Local Scratch Storage
Every Carina compute node has a large, fast local storage area called scratch. It is built from four NVMe drives in a RAID0 configuration, which means reads and writes are significantly faster than your $HOME or /projects directories. It is a good place to land large intermediate files during a computation-heavy job.
Where Is It?
Scratch storage is available at /local/scratch on every compute node.
The Critical Rule: Copy Your Results Out
/local/scratch is not automatically cleaned up — but it is only accessible from the node your job is running on. Once your job is done and Slurm releases that node, you cannot get back to your files.
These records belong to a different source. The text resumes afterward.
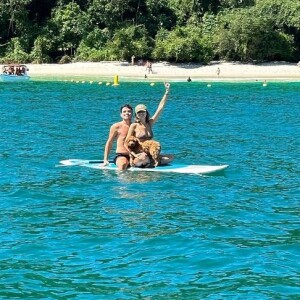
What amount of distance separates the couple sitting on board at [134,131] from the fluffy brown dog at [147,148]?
88 mm

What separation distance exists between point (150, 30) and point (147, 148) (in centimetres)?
5807

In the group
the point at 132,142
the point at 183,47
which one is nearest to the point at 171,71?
the point at 183,47

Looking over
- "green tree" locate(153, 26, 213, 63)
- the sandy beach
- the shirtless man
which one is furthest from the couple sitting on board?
"green tree" locate(153, 26, 213, 63)

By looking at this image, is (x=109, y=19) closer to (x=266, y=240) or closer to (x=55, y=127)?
(x=55, y=127)

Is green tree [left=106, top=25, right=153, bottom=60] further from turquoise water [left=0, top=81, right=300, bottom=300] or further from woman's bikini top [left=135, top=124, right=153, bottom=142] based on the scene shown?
woman's bikini top [left=135, top=124, right=153, bottom=142]

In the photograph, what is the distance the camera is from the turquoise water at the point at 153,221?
30.0 feet

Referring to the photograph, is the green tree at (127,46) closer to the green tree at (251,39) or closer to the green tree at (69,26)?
the green tree at (69,26)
Copy anything you need to keep into $HOME or /projects before your job ends.
This is not a place to store data permanently. It is a high-speed workspace for the duration of a job.
When to Use Scratch
Scratch is most valuable when your job:
- Reads or writes many large files (model checkpoints, large datasets, video frames)
- Produces substantial intermediate output that is not itself a result
- Would otherwise generate heavy I/O on your
$HOMEor/projectsdirectories, which are network-mounted
If your job reads a file once and writes a result once, scratch is probably not worth the extra copy steps.
Using Scratch in a Slurm Job
When you request local scratch, some useful environment variables are automatically set, and your local scratch directory is created.
LOCAL_SCRATCH_ROOT=”/local/scratch” /local/scratch
LOCAL_SCRATCH_USER=$LOCAL_SCRATCH_ROOT/$USER /local/scratch/sunetid
LOCAL_SCRATCH_JOB=$LOCAL_SCRATCH_USER/$SLURM_JOB_ID /local/scratch/sunetid/5309
Note that there is no trailing slash on these paths, so you will need to supply it in your script if needed (as in the copying step in our sample below)
Here is a pattern for using scratch in an sbatch script.
#!/bin/bash
#SBATCH --job-name=my-analysis
#SBATCH --output=my-analysis.out
#SBATCH --error=my-analysis.err
#SBATCH --time=4:00:00
#SBATCH --mem=32G
# -------Copy input data to scratch-------
SCRATCH = $LOCAL_SCRATCH_JOB
cp $HOME/my-data/input.tar.gz $SCRATCH/
cd $SCRATCH
tar -xzf input.tar.gz
# -------Run your computation-------
ml python
python3 my_analysis.py --input $SCRATCH/input/ --output $SCRATCH/output/
# -------Copy results back before the job ends-------
cp -r $SCRATCH/output/ $HOME/my-results/
The $SCRATCH directory is removed when your session ends, so your script does not need to do ta clean-up step.
Try It: Scratch Demo
Not sure if scratch is working, or want to see what kind of I/O speeds you can expect? Download these two files, place them in a scratch-demo folder in your $HOME, and submit the batch script.
- scratch-demo.sbatch — the batch script
- generate_data.py — writes and reads a series of 100 MB files on scratch, then reports throughput
mkdir $HOME/scratch-demo
# copy both files into scratch-demo/, then:
sbatch $HOME/scratch-demo/scratch-demo.sbatch
When the job completes, results will be in $HOME/scratch-demo/results-<jobid>/summary.txt.
Checking Available Space
To see how much space is free on scratch while you are on a compute node:
df -h /local/scratch
Each node has approximately 28 TB of raw NVMe storage shared across all users currently running on that node. If you are running a job that needs a very large scratch area, check availability before writing large amounts of data.